Small variant records

Records for small variants contain the following fields.

  • VariantId Unique variant identifier
  • VariantType Always set to "SmallVariant"
  • VariantSubtype Either "Insertion", "Deletion", or "Swap"
  • RepeatUnit Repeat unit in the reference orientation
  • Genotype Formed, as usual, from 0s and 1s corresponding to ref and alt alleles
  • CountOfAltReads Number of reads supporting the alt allele
  • CountOfRefReads Number of reads supporting the ref allele
  • ReferenceRegion Reference region of the variant

Allele quality metrics

When quality metrics are enabled (the default), repeat records will also include an AlleleQualityMetrics field containing per-allele quality information. This provides detailed metrics useful for filtering and quality assessment. See AlleleQualityMetrics for full documentation.

Example:

"AlleleQualityMetrics": {
    "VariantId": "HTT",
    "Alleles": [
        {
            "AlleleNumber": 1,
            "AlleleSize": 19,
            "Depth": 15.0,
            "QD": 0.92,
            "MeanInsertedBasesWithinRepeats": 0.0,
            "MeanDeletedBasesWithinRepeats": 0.0,
            "StrandBiasBinomialPhred": 0.0,
            "LeftFlankNormalizedDepth": 1.2,
            "RightFlankNormalizedDepth": 1.1,
            "HighQualityUnambiguousReads": 12,
            "ConfidenceIntervalDividedByAlleleSize": 0.0
        }
    ]
}

Consensus sequences

The JSON output file now provides a simple consensus sequence for each allele. It is generated by taking the most common base at each position across confidently-placed reads (the darker-colored reads in a REViewer visualization). Insertions, deletions, and soft-clipped bases within reads are not currently incorporated into the consensus sequence. A single consensus sequence is generated for homozygous or hemizygous genotypes.

Limitation: Consensus sequences are only generated for loci with a single repeat variant. For loci with multiple repeat variants, consensus building is skipped and a warning is logged. This is because the current implementation builds consensus across the entire locus graph, which would produce a mixed consensus that is not meaningful to attach to individual variant findings.

  • ConsensusSequences Array of consensus sequences, one per allele. Positions not overlapped by any confidently-placed reads are reported as 'N'.

**Directions:**
**1.** Answer these from the output documentation:
(a) What three values can the VariantSubtype field take?
(b) Are quality metrics enabled or disabled by default?
(c) How does ConsensusSequences report positions that no confidently-placed reads overlap?
**2.** According to the output documentation, why are consensus sequences not built for loci with multiple repeat variants?
The records have nothing to do with any task here.

**Information shown:**
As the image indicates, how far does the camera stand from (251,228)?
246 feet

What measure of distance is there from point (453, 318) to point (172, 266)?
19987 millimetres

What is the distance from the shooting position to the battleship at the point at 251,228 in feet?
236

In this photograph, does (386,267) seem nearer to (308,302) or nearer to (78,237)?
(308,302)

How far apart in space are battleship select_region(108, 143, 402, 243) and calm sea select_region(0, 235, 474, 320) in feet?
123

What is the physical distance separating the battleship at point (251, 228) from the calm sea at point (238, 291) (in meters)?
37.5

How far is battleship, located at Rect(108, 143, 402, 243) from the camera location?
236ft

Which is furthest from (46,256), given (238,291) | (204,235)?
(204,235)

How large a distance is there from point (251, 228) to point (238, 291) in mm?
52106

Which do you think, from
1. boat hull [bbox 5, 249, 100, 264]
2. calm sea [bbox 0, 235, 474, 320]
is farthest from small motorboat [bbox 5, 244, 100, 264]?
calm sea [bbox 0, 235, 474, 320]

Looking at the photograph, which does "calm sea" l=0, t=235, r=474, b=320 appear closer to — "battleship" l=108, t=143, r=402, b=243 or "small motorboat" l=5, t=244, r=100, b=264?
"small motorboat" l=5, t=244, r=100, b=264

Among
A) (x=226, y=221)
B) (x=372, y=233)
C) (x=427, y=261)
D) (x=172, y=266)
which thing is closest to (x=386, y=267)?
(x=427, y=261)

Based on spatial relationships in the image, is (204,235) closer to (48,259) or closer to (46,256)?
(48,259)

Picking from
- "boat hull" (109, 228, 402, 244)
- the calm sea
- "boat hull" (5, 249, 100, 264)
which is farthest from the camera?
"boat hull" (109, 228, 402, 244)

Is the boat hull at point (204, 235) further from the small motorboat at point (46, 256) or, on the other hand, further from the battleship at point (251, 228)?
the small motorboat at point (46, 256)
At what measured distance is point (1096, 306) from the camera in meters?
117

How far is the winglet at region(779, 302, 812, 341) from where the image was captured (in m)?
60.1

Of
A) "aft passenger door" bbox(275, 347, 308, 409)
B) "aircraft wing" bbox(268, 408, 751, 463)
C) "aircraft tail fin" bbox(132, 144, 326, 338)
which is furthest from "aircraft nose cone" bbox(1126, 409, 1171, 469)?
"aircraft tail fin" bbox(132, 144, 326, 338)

**Activity answers:**
**1.**
(a) "Insertion", "Deletion", or "Swap".
(b) Enabled.
(c) As 'N'.

**2.** The current implementation builds consensus across the entire locus graph. For such loci this would produce a mixed consensus that is not meaningful to attach to individual variant findings.